The decision, announced in a joint communiqué signed by Industry Minister Serge Gnaniodem Poda and Agriculture Minister Ismaël Sombie, reflects a broader push by the military-led government to strengthen local manufacturing and reduce reliance on raw commodity exports.
“The exportation of fresh tomatoes is suspended across the entire national territory until further notice,” the statement said, citing the need to guarantee supply to national processing factories.
The ban applies to all exporters, including businesses and individuals, and comes alongside the immediate suspension of Special Export Authorisations (ASE). Authorities said existing permits will remain valid for only two weeks, after which all approvals will be revoked.
Officials warned that violations will attract sanctions under existing laws. Tomatoes seized from illegal exports will be redirected to local processing facilities, particularly those operating under state-backed shareholding schemes.
Push for value addition in agriculture
The move underscores Burkina Faso’s growing focus on agro-industrialisation, as governments across Africa seek to retain more value from agricultural production.
Under the leadership of Captain Ibrahim Traoré, the country has accelerated efforts to shift from exporting raw produce to developing local processing capacity, a strategy increasingly adopted across the continent to boost job creation and industrial growth.

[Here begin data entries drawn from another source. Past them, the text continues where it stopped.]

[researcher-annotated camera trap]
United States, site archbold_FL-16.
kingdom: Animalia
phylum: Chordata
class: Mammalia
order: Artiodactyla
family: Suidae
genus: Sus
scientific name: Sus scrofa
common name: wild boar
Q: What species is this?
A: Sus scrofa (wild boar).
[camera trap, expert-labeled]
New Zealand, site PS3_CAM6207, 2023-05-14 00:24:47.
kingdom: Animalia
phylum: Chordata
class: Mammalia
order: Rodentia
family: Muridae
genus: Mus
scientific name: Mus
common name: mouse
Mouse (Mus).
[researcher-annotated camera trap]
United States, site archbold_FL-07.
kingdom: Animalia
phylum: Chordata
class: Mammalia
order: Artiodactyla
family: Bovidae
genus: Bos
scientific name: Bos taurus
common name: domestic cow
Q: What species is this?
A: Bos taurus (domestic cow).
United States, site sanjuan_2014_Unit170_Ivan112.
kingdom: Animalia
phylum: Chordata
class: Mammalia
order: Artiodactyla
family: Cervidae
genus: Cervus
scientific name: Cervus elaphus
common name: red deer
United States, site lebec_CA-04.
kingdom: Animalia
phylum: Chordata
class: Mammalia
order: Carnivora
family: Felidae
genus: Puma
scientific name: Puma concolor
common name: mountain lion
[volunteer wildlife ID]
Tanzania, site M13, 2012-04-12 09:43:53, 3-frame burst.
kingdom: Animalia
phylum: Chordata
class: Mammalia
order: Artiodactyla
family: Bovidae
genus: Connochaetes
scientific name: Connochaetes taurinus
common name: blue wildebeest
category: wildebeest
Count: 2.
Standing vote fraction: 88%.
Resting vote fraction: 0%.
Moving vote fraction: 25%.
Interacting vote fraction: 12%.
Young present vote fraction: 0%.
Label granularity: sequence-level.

By prioritising domestic supply, authorities aim to ensure uninterrupted operations for tomato processing plants, which have faced periodic shortages due to cross-border trade.
Regional trade impact
The export suspension is expected to affect agricultural trade flows across West Africa, where informal and formal cross-border exchanges remain significant.
Neighbouring countries such as Ghana, Côte d’Ivoire, Togo and Niger could see supply disruptions, particularly in border markets that depend on Burkina Faso’s seasonal tomato output.
Ghana, which maintains strong agricultural trade links with Burkina Faso, may face short-term supply gaps or price pressures in local markets.
The decision also highlights a broader trend across Africa, where governments are increasingly intervening in commodity exports to stabilise domestic industries. Similar policies have been seen in sectors such as cocoa, maize and minerals, as countries attempt to balance export earnings with local industrial needs.
While the long-term goal is to build resilient agro-processing sectors, analysts say such restrictions could reshape regional trade dynamics if maintained for extended periods.